How Attackers Can Misuse AWS CloudFront Access to Make It ‘Rain’ Cookies

AWS offers many different services, each with different configuration options. With so many options available, there are numerous possibilities for attackers who get some kind of access to AWS to perform harmful actions. Because of this, and motivated to write about AWS security by the article “Getting into AWS cloud security research as a n00bcake”, I would like to explore some unconventional ways (at least unconventional to me) an attacker might use to harm an AWS account after getting access to it. In this first article, I’ll focus on Amazon CloudFront, “a content delivery network (CDN) service built for high performance, security, and developer convenience.” Amazon CloudFront can pull content from various sources, like S3, EC2, API Gateway, and on-site locations.

Figure 1. Amazon CloudFront diagram from https://aws.amazon.com/

CloudFront is often the first point of contact for user traffic. If an attacker can manipulate CloudFront, they might steal critical data. Let’s examine two possible attack scenarios:

Scenario 1: Cookie Theft via CloudFront Function

Imagine a simple setup: CloudFront fetches an ‘index.html’ file from an S3 bucket when a user asks for it. We’ll imagine here the user previously authenticated itself and has valid session cookies.

Figure 2. Request and response flow for the first scenario

What if an attacker gets enough permissions to change the CloudFront configuration and create a function?
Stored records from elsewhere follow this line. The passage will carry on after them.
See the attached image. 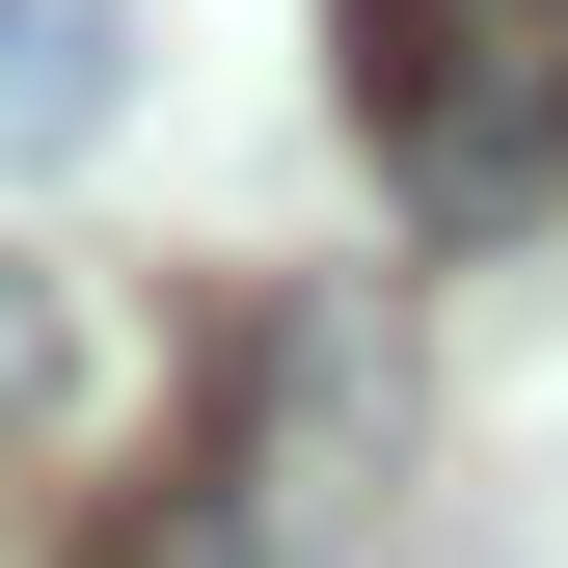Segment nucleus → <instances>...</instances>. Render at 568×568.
Masks as SVG:
<instances>
[{
  "label": "nucleus",
  "mask_w": 568,
  "mask_h": 568,
  "mask_svg": "<svg viewBox=\"0 0 568 568\" xmlns=\"http://www.w3.org/2000/svg\"><path fill=\"white\" fill-rule=\"evenodd\" d=\"M352 82H379L406 109V217H541V190H568V54L515 28V0H406V54H352Z\"/></svg>",
  "instance_id": "nucleus-1"
},
{
  "label": "nucleus",
  "mask_w": 568,
  "mask_h": 568,
  "mask_svg": "<svg viewBox=\"0 0 568 568\" xmlns=\"http://www.w3.org/2000/svg\"><path fill=\"white\" fill-rule=\"evenodd\" d=\"M352 406H379V379H352V325L298 298V325L244 352V460L217 487H244V515H325V487H352Z\"/></svg>",
  "instance_id": "nucleus-2"
},
{
  "label": "nucleus",
  "mask_w": 568,
  "mask_h": 568,
  "mask_svg": "<svg viewBox=\"0 0 568 568\" xmlns=\"http://www.w3.org/2000/svg\"><path fill=\"white\" fill-rule=\"evenodd\" d=\"M109 109H135V28H109V0H0V163H82Z\"/></svg>",
  "instance_id": "nucleus-3"
},
{
  "label": "nucleus",
  "mask_w": 568,
  "mask_h": 568,
  "mask_svg": "<svg viewBox=\"0 0 568 568\" xmlns=\"http://www.w3.org/2000/svg\"><path fill=\"white\" fill-rule=\"evenodd\" d=\"M28 406H82V325H54L28 271H0V434H28Z\"/></svg>",
  "instance_id": "nucleus-4"
}]
</instances>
They could:

1. Prepare a Function with a Cookie Check: The attacker sets up a function that checks for a specific cookie, in my example, "x-custom-header". If this cookie isn't found in the user's request, the function changes the content that CloudFront sends back.
2. Inject Malicious Content: This modified content will be a webpage that links to a malicious JavaScript controlled by the attacker. This script has a few tasks:
   - Steal users' cookies or other sensitive data.
   - Set the "x-custom-header" cookie in the user's browser.
   - Redirect the user back to the original page they requested.
3. Loop Prevention: The "x-custom-header" cookie is critical here. Without it, the user would continuously be redirected to the malicious page whenever they try to access the original page, creating an infinite loop. The function ensures that users experience the malicious content only once by setting and checking for this cookie. For loop prevention, it will be also important to disable the cache.
4. Data Collection: The attacker prepares another server (or the same from where the malicious Javascript is served) to gather the stolen data.

Figure 3. Request and response flow after compromise

Let’s see a real-life example. In this demonstration, when the user returns to index.html after going to the fake registry page ( just a random cookie generator ), the malicious function changes the response, and the user is directed to the harmful webpage, which just looks like a redirection. Their data is stolen there, the “x-custom-header” cookie is set, and they are redirected back to the original page. This entire process is so quick that users are unlikely to notice.

Figure 4. Vision from both the attacker and the victim in a demonstration

Scenario 2: Data Exfiltration via Lambda Function Modification

In this setup, CloudFront uses a Lambda@Edge function. This function redirects visitors without a session cookie to the login page. Just like in the example from AWS Example: Redirecting unauthenticated users to a sign-in page.

Figure 5. Request and response flow for the second scenario

If an attacker can change the CloudFront and the Lambda code, they could:

1. Modify the Lambda function to send user data to a server they control.
2. Steal users’ session information without them realizing it.

Figure 6. Request and response flow after compromise

Let’s see again another demonstration. Here, when the user goes to the website, it is redirected to the login page ( again, just a random cookie generator ). After that, it goes back to the index.html. As we can see, without the user noticing, all requests are sent by the lambda to the attacker server.

Figure 7. Vision from both the attacker and the victim in a demonstration

Conclusion

Attackers don’t necessarily need permissions to AWS services like IAM, EC2, RDS, or DynamoDB to execute a severe attack. Moreover, once either of the scenarios has been executed (whether it’s a Lambda modification or function alteration), detection becomes challenging. These “small” alterations are not the typical changes that configuration monitoring tools can normally catch. Also, it’s vital to remember the shared responsibility model when using AWS. While AWS ensures the security of the cloud, security in the cloud is the responsibility of the user. This means overlooked settings are the user’s responsibility, not AWS’s.
AWS has so many services, and each has various settings. Any of these can be a weak spot if not managed carefully; therefore, monitoring all changes in our AWS setup is essential.

Optional: Testing in a Controlled Environment

For those interested in testing the above, I’ve shared Terraform files in this GitHub repository to help you set up the basic infrastructure. Moreover, you’ll find code samples showcasing how an attacker might compromise the setup as described above.